Locke agreed with Hobbes in respect to the brutish state of nature and the ability for a social contract to transcend the violent affairs of nature. However, they diverged because Locke did not view the people as acquiescing any freedom to the sovereign ruler in this agreement -- given the natural rights of life, liberty, and property were inalienable -- impossible to be taken or given away. Thus the sovereign ruler can never hold absolute power, as the natural rights of individuals checked an unrestrained reign. Whereas Hobbes argued that once the agreement was made to establish a sovereign ruler one must obey without the liberty to revolt, Locke argued that if the sovereign violated any natural right, the individual, or the people had the liberty to depose the ruler.
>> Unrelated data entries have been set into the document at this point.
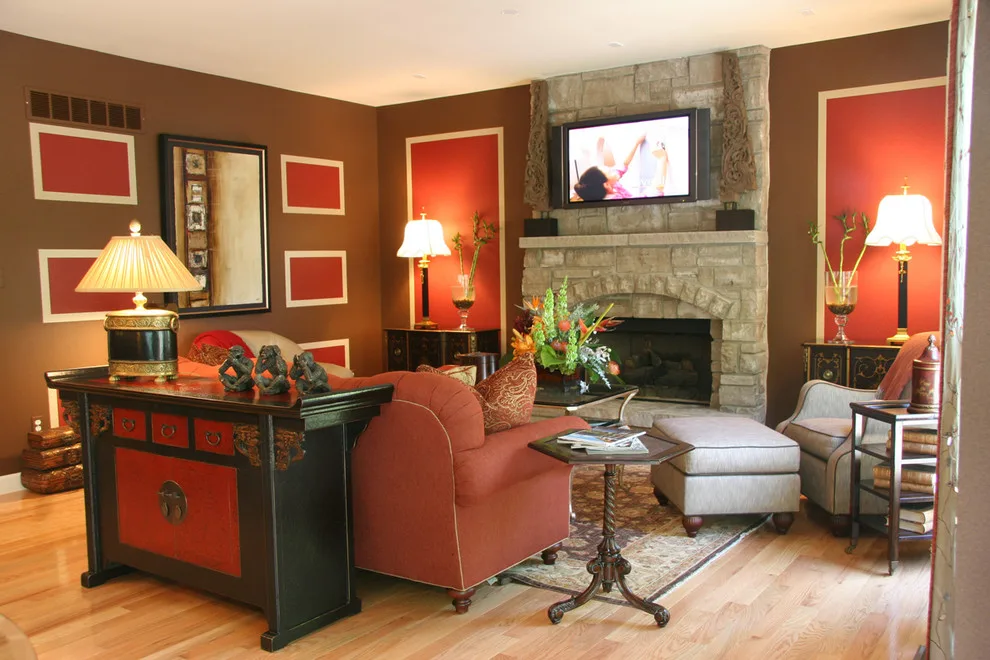 Suburban Home Transformation by Komlos Design Group - Photo 2
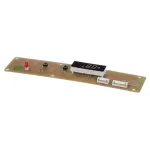 Maxx Cold R7113-210 DISPLAY PCB
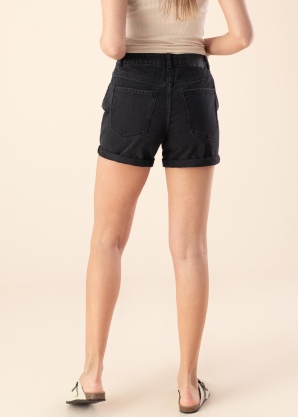 Vero Moda šortai Uri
This differing view on the liberties of individuals were also predicated on with whom the social contract was supposedly made between. For Hobbes the contract was only amongst the people themselves -- hence once the agreement was reached the sovereign was held to no limits. Yet, for Locke, the social contract was between the people and the ruler. However, it is important to note, that despite Locke's insistence that liberty (along with life) were inalienable natural rights, his primary commitment was to the natural right of property -- and therefore protecting property was the way government could promote the "public good". The implications of Locke's view on liberty for modern government concerns a preference for representative government -- since neither men nor property owners have any rights. 

Rousseau argued, like Hobbes and Locke, that the nature of individuals was freedom and equality, yet in contrast, he also believed they were peaceful and happy! For Rousseau it was the emergence of property (ownership claims) that introduced violence and injustice. Therefore, the (Hobbesian) social contract was not a contract or agreement at all, but a trick by the rich to consolidate power over the masses. The solution to protecting life, liberty, and property, without surrendering freedom, still required a social contract for Rousseau just not between the people and a sovereign ruler, but between people individually and the whole community -- as a collective society with a "general will." The implications of Rousseau's views on liberty for modern governments concern a preference for direct democracy over elected representatives.